Member of the Canadian Parliament for Nicolet—Yamaska
- In office June 1949 – June 1957
- Preceded by: Renaud Chapdelaine
- Succeeded by: Paul Comtois

Personal details
- Born: 18 February 1897 Pierreville, Quebec, Canada
- Died: 23 February 1988 (aged 91) Ottawa, Ontario, Canada
- Party: Liberal
- Spouse(s): Pauline LaBel (m. 21 April 1924)
- Occupation: lawyer

= Maurice Boisvert =

Canadian politician

Maurice Boisvert (18 February 1897 – 23 February 1988) was a Canadian politician and lawyer. He was elected to the House of Commons of Canada as a Member of the Liberal Party in the 1949 election to represent the riding of Nicolet—Yamaska defeating Progressive Conservative MP Renaud Chapdelaine who had won an upset by-election victory earlier that year. Boisvert was re-elected in 1953.
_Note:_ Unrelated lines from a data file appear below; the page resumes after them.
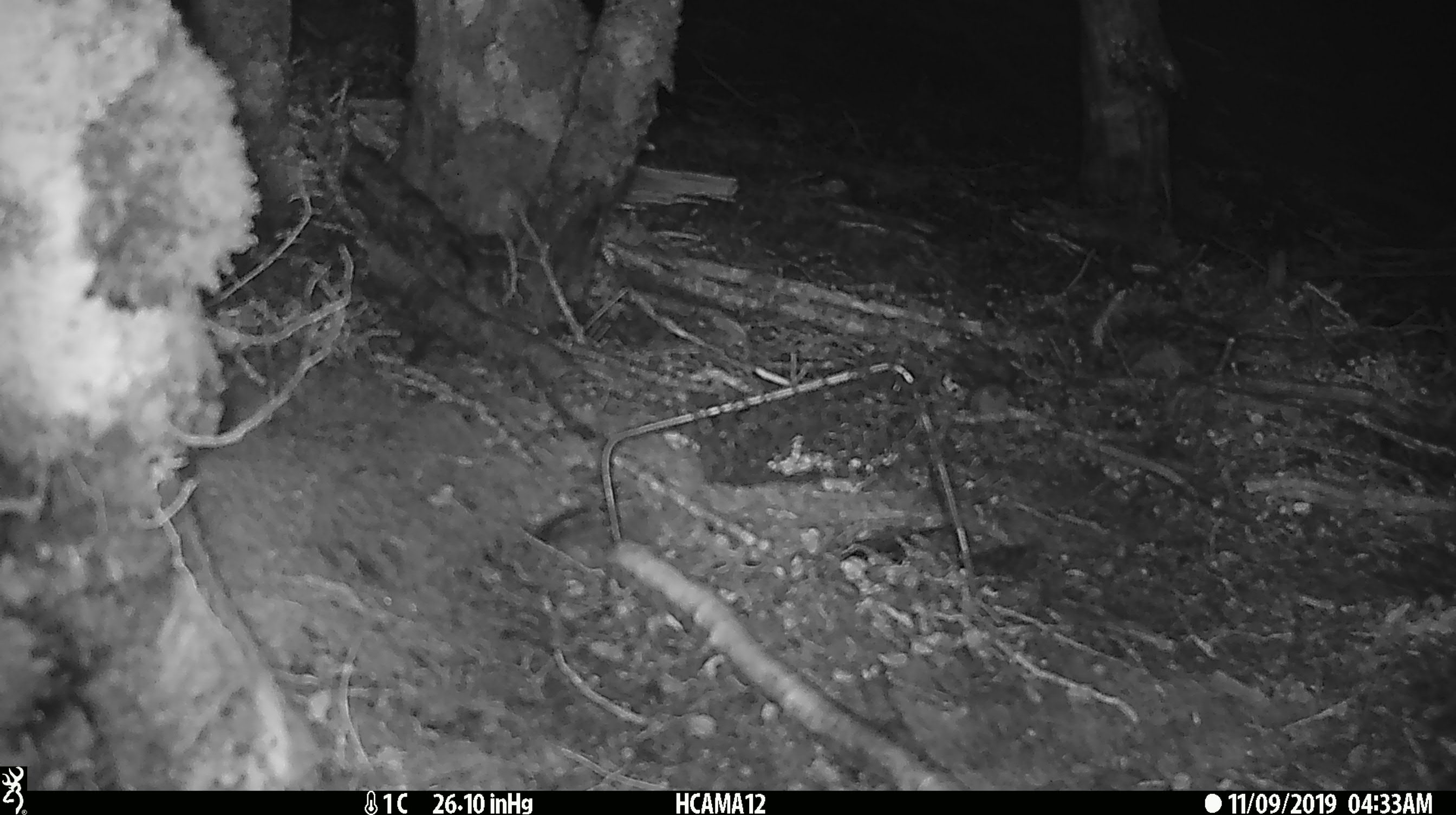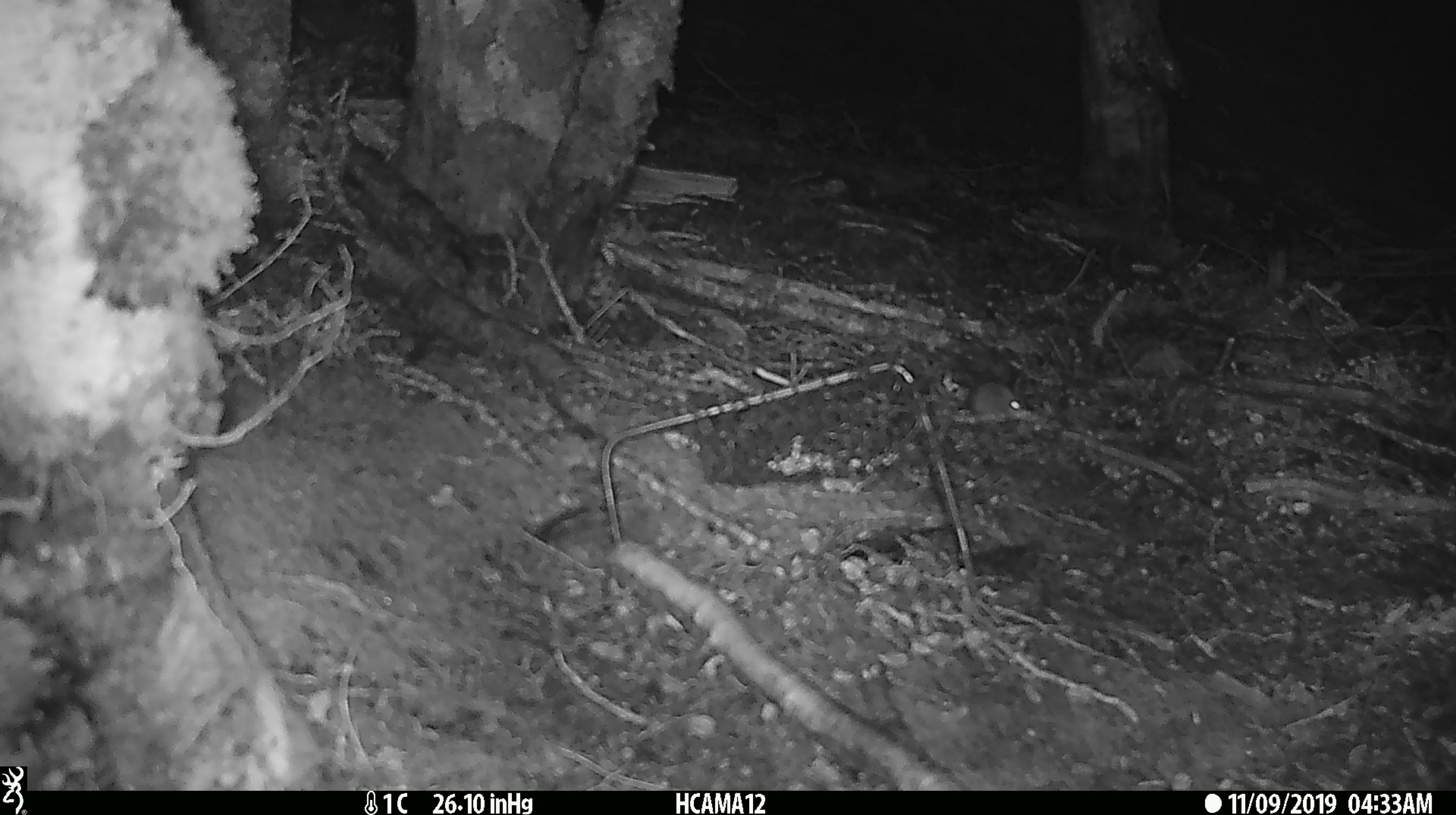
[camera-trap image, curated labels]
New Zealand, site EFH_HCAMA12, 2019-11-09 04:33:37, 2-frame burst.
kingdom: Animalia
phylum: Chordata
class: Mammalia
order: Rodentia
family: Muridae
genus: Mus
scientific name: Mus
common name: mouse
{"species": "mouse (Mus)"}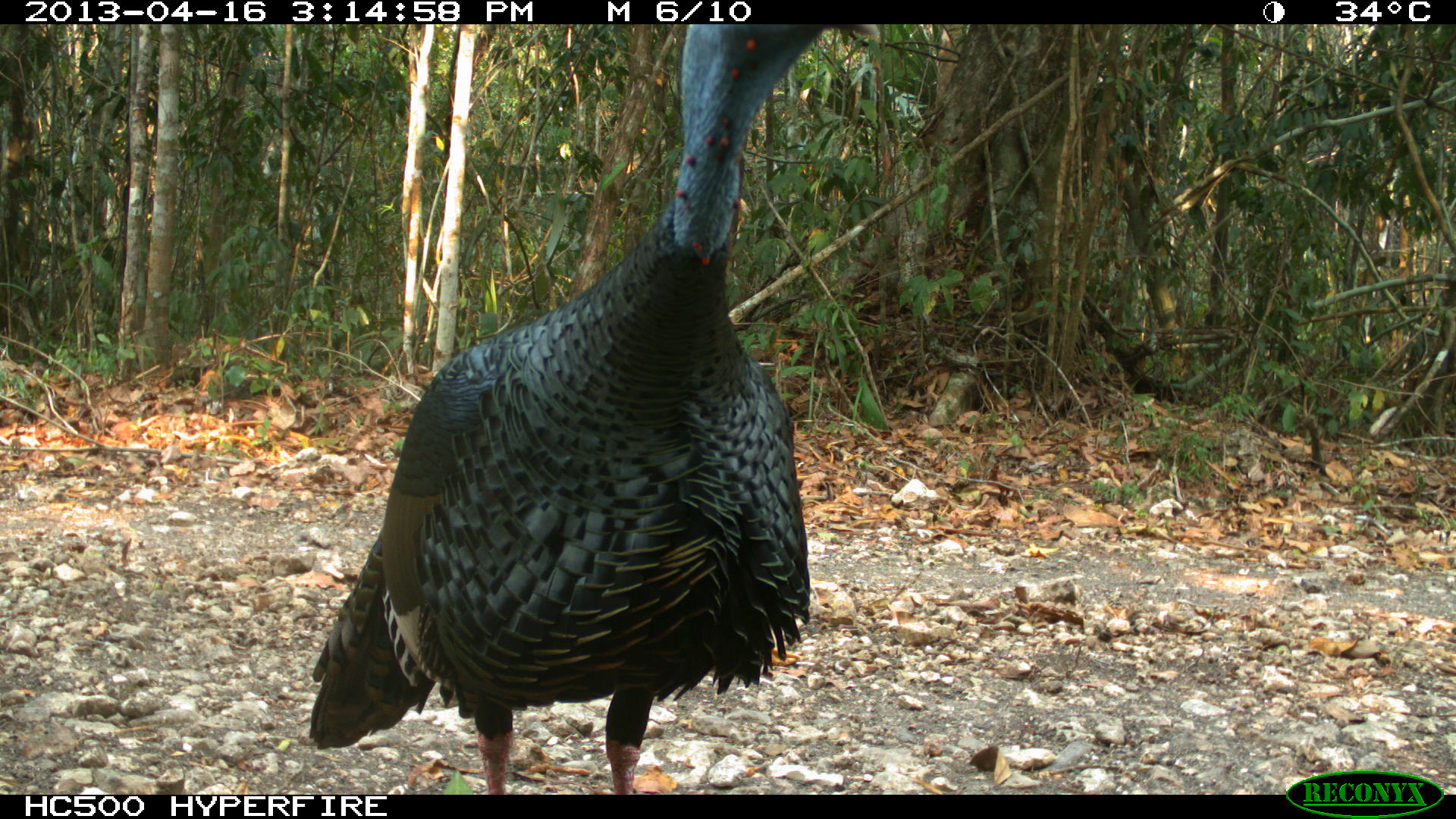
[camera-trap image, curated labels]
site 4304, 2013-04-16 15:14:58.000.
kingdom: Animalia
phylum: Chordata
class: Aves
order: Galliformes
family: Phasianidae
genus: Meleagris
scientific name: Meleagris ocellata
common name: ocellated turkey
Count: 1.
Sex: male.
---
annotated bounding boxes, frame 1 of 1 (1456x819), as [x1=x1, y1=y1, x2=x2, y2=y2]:
meleagris ocellata: [x1=305, y1=22, x2=882, y2=791]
He was born in 1897, the son of Adelard and Laura (née Cartier) Boisvert. He attended Nicolet College and Laval University, receiving his B.A. cum laude in 1918 from the latter.

Boisvert died on 23 February 1988 at Ottawa, aged 91.

== Archives ==
There is a Maurice Boisvert fonds at Library and Archives Canada. Archival reference number is R7644.